▶ _Task to carry out_:
Output, exactly and alone, the lines from the one containing "Folletos de turismo: LAS" through the last line of the material below, both ends included.
====================
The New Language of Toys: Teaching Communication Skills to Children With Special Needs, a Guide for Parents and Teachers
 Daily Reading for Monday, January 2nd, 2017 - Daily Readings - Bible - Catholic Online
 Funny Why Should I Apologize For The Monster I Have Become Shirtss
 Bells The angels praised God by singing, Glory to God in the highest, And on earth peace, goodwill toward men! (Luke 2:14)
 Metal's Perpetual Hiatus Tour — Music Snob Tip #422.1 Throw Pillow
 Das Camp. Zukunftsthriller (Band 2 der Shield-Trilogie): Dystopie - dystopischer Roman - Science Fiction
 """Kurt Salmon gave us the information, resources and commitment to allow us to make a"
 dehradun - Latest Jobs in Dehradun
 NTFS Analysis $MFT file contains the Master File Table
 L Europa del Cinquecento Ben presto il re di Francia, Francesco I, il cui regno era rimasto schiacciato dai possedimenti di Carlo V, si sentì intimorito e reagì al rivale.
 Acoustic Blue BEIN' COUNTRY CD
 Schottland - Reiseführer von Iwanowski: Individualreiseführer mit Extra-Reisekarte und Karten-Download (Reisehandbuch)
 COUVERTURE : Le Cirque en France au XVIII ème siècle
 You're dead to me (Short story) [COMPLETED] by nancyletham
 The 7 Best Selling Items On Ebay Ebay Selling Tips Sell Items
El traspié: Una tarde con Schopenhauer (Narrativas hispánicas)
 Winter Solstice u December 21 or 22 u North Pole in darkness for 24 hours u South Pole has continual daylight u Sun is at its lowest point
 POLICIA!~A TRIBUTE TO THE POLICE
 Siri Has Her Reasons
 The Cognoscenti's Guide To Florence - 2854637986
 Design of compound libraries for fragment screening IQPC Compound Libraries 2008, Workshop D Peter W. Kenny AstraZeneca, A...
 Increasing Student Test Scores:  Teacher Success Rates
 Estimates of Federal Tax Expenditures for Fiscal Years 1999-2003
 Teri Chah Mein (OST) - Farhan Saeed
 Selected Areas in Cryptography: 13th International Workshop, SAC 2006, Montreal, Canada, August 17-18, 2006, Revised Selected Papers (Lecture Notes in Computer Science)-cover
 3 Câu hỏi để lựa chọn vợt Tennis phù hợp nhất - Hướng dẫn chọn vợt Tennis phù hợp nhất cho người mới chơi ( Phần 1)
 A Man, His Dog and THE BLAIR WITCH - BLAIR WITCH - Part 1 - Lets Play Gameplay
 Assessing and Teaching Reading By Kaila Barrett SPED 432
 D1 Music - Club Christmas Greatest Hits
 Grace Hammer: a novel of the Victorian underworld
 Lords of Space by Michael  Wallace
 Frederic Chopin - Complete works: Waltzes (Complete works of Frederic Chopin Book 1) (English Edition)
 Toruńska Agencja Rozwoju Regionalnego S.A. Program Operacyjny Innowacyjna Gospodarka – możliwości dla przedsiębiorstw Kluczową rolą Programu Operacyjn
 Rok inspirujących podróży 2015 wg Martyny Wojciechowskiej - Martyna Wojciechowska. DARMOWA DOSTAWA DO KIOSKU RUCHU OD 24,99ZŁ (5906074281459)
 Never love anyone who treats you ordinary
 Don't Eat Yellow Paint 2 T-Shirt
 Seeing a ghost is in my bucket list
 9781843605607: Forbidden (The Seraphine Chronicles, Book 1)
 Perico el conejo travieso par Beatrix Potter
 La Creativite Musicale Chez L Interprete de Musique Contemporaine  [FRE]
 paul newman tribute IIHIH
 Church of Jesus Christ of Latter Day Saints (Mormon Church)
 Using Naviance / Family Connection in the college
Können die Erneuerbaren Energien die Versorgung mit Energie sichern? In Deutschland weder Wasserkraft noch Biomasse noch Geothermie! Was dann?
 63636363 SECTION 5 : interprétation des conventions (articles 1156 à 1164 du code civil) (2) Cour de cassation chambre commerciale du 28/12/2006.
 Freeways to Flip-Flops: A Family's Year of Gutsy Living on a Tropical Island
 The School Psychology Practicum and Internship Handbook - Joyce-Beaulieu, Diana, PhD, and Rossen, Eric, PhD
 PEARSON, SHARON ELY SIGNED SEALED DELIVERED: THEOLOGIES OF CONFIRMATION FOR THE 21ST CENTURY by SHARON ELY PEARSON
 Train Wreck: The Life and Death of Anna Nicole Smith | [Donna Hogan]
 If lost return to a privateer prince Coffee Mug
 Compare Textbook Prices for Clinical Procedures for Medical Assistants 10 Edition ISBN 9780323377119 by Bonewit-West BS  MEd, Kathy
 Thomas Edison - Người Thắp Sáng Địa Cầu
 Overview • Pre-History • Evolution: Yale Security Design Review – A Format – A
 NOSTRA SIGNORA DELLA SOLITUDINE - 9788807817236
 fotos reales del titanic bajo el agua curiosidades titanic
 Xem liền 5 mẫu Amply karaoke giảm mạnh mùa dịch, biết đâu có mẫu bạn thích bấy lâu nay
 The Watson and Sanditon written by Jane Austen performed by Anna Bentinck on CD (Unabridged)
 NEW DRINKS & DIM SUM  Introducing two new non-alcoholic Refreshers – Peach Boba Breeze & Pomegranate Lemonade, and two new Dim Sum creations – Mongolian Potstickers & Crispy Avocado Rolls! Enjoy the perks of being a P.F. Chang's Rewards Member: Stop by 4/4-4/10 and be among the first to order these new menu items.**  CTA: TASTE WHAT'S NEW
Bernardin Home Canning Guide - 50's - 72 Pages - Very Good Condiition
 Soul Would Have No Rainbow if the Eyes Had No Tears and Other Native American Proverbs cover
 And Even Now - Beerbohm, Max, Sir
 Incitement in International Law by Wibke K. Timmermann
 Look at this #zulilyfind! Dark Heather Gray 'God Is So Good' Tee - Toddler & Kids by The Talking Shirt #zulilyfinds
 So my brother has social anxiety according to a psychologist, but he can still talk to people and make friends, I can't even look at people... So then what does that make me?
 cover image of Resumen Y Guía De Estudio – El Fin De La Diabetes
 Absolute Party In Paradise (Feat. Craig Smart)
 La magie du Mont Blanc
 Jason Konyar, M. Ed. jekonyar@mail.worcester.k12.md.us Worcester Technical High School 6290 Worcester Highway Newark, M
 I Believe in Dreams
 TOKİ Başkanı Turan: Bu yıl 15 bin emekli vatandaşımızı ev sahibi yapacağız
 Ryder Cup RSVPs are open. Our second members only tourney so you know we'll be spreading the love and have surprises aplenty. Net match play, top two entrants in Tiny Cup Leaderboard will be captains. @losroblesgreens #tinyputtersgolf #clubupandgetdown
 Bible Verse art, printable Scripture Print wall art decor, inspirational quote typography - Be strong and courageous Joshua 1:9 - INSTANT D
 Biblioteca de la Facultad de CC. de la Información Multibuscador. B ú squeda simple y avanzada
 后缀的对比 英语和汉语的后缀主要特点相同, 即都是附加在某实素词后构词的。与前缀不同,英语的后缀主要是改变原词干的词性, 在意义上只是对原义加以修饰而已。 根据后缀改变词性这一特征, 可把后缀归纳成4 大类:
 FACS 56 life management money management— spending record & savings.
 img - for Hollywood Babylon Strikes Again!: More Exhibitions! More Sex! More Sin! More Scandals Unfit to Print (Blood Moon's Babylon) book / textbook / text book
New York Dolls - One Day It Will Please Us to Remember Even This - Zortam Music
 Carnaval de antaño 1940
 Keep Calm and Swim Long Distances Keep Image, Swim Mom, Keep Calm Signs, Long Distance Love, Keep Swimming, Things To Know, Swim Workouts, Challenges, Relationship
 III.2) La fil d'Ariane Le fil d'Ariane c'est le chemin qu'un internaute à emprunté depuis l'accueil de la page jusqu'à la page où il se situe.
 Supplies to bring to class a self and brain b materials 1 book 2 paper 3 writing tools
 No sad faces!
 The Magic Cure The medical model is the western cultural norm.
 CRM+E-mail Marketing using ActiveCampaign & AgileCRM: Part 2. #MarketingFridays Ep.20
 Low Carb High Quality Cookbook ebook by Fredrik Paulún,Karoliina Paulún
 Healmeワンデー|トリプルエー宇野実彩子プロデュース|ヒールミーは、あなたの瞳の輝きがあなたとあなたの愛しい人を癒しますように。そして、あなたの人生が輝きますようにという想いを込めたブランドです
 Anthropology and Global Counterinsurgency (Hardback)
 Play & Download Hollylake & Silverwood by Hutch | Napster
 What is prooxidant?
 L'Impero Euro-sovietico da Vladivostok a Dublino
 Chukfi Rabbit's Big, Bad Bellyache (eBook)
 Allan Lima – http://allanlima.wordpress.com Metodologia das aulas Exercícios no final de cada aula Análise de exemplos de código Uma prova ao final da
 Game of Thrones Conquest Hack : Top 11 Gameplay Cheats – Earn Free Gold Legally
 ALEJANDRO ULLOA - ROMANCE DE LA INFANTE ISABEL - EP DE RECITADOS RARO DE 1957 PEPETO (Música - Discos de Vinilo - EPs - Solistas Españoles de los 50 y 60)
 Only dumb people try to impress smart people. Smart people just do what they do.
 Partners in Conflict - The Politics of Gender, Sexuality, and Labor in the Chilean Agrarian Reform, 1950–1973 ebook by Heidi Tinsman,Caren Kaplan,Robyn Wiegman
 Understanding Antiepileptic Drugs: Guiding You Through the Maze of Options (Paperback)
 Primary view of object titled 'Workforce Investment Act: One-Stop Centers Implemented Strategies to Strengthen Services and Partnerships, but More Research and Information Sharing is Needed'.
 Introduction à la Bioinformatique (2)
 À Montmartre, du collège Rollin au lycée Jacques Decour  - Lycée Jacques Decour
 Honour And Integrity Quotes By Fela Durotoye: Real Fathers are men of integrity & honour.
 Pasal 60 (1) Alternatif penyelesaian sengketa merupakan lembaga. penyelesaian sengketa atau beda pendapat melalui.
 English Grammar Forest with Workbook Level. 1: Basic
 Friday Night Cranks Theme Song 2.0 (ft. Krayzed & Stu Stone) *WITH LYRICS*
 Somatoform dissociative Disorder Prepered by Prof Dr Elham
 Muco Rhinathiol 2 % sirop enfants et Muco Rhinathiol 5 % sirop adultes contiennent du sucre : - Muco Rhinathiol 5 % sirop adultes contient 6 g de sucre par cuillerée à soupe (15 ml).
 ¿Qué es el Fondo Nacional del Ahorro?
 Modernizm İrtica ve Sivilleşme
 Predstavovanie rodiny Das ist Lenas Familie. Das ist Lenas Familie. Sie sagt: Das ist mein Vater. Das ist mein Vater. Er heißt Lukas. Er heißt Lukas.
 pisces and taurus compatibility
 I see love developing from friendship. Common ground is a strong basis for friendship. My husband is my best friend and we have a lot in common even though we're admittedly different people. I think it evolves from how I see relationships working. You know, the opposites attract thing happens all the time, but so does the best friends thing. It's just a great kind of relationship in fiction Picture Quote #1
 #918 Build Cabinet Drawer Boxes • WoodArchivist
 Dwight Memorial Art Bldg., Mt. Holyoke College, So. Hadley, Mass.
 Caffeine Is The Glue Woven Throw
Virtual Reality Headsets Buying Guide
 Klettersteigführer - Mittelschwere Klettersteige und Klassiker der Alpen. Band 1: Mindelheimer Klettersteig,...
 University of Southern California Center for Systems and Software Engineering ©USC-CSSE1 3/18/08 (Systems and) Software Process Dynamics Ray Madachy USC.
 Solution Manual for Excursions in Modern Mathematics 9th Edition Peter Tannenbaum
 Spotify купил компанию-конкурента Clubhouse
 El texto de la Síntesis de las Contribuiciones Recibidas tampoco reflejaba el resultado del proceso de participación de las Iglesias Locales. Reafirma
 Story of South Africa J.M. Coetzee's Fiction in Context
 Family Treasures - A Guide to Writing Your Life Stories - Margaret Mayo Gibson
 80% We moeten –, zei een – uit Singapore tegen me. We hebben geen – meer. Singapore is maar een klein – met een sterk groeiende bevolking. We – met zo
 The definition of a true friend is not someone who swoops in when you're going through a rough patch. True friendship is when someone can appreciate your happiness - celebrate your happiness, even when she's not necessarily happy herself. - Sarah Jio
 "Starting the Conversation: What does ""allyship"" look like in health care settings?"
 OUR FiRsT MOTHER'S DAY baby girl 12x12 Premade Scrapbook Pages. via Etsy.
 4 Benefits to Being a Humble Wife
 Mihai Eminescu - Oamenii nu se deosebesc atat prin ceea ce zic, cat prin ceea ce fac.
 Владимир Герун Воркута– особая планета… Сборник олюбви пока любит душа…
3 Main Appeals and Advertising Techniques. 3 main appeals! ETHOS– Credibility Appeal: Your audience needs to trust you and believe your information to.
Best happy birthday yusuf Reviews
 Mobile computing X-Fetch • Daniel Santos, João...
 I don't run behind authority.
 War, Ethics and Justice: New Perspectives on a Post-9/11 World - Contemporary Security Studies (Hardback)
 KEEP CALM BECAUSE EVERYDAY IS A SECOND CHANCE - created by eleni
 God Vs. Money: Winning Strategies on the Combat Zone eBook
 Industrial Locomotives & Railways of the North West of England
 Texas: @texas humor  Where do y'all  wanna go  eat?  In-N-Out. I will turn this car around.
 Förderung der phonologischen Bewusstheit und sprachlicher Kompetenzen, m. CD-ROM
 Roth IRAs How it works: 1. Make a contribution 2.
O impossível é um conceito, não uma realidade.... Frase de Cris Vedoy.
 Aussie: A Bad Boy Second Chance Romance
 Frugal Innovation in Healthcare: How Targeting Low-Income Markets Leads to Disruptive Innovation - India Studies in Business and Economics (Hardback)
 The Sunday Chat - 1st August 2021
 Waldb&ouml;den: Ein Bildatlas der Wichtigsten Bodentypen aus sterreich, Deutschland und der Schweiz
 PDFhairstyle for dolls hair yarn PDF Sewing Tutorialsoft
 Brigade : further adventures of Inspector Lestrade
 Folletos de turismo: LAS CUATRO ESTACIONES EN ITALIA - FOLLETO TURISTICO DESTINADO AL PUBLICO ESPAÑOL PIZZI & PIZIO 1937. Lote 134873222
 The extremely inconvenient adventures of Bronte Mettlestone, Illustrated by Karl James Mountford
====================
▶ _Exercise output_:
 Folletos de turismo: LAS CUATRO ESTACIONES EN ITALIA - FOLLETO TURISTICO DESTINADO AL PUBLICO ESPAÑOL PIZZI & PIZIO 1937. Lote 134873222
 The extremely inconvenient adventures of Bronte Mettlestone, Illustrated by Karl James Mountford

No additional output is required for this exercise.